Well, we hosted an event celebrating three women who did plenty of all of those. Three brave, talented, rule-breaking women from India and Britain’s shared history: Rani Lakshmi Bai, Sophia Duleep Singh, and Homai Vyarawalla. All fiercely determined to do whatever they pleased, and all with stories not widely known in the UK. Theirs, like the stories of many other women, had fallen between the pages of a history written by men. This event was all about turning that book upside down and giving it a good old shake.
Joining us in our book jangling were three more remarkable women — teacher and historian Shalina Patel (who was also our host for the evening), author and journalist Anita Anand, and photographer and documentary filmmaker, Monika Baker.
Shalina shared the story of Rani Lakshmi Bai, a 19th Century warrior queen who is a towering hero in India. Everyone in India knows the iconic image of Rani Lakshmi in battle astride her muscled white horse, reins in her mouth, rearing over cowering East India Company soldiers, with her sword aloft and her son strapped to her back. But many British South Asians have never heard of her; the widow who was never expected to take power when her husband died, but who rebelled fiercely when the Company tried to annex her state.
She went on to command troops from the front line during the rebellion of 1857, leading charge after charge at the British with blood-curdling battle cries, and impressing leaders from both sides with her military strategies. She died in the field, covered in glory, but her story has lived on — immortalised in books, films and plays, and taught in school classrooms across India.
Anita then regaled us with tales of Sophia Duleep Singh, the granddaughter of the great Ranjit Singh (the “Lion of Punjab”). A British-born princess, she grew up as Queen Victoria’s goddaughter, eventually becoming a famous socialite — “The Kim Kardashian of her day”, to paraphrase Anita. She wafted around parties smoking imported Egyptian cigarettes, and became a poster girl for a growing, controversial women’s cycling movement. She turned her house at Hampton Court (bestowed on her by the queen) into a menagerie, much to the disgruntlement of her neighbours, who had to put up with noisy parakeets and a pack of dogs that Sophia would walk through Hampton Court Maze. She even won the precursor to Crufts.

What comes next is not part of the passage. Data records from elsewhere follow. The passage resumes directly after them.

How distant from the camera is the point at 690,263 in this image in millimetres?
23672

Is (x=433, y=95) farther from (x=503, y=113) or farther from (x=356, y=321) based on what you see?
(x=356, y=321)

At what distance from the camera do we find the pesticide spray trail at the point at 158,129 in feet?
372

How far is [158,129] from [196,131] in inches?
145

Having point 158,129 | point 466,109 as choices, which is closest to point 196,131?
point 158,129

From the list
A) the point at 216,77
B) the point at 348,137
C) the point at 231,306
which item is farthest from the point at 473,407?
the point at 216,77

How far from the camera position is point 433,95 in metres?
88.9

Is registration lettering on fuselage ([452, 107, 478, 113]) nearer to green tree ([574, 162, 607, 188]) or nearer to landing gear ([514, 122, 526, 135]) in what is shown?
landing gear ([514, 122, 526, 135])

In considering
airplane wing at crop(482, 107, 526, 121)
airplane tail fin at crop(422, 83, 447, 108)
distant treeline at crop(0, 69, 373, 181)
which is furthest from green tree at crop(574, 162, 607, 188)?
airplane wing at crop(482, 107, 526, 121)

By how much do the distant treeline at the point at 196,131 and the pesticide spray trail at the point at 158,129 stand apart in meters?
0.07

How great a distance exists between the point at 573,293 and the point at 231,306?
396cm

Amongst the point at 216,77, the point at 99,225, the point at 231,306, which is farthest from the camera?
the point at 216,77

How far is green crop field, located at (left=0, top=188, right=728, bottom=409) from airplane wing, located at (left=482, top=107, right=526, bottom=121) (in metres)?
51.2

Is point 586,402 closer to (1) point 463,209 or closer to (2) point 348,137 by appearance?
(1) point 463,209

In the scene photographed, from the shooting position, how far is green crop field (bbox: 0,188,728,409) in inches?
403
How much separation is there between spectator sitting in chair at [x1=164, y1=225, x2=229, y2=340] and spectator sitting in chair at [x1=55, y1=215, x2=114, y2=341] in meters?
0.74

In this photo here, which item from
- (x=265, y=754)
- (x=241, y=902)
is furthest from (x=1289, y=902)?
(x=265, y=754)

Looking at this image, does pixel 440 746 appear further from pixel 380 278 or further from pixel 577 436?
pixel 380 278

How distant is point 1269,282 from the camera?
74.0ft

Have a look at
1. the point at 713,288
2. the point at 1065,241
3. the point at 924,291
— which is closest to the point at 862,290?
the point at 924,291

But then a trip to British-ruled India opened her eyes. She saw the racism, the suffering, the dissolving of everything her Grandfather had fought so fiercely to protect. There awoke in her a fury that she transmuted into action on her return to England, becoming the Suffragettes’ most powerful publicity weapon.She once chased down a violent policeman during the infamous Black Friday Suffragette protest, and subsequently pushed so hard for him to be charged that Winston Churchill himself had to get involved.
Our third trailblazer, Homai Vyarawalla, only died in 1912. People who knew her and talked to her are still alive. And one of them was at our event — a living, breathing link to a historical hero.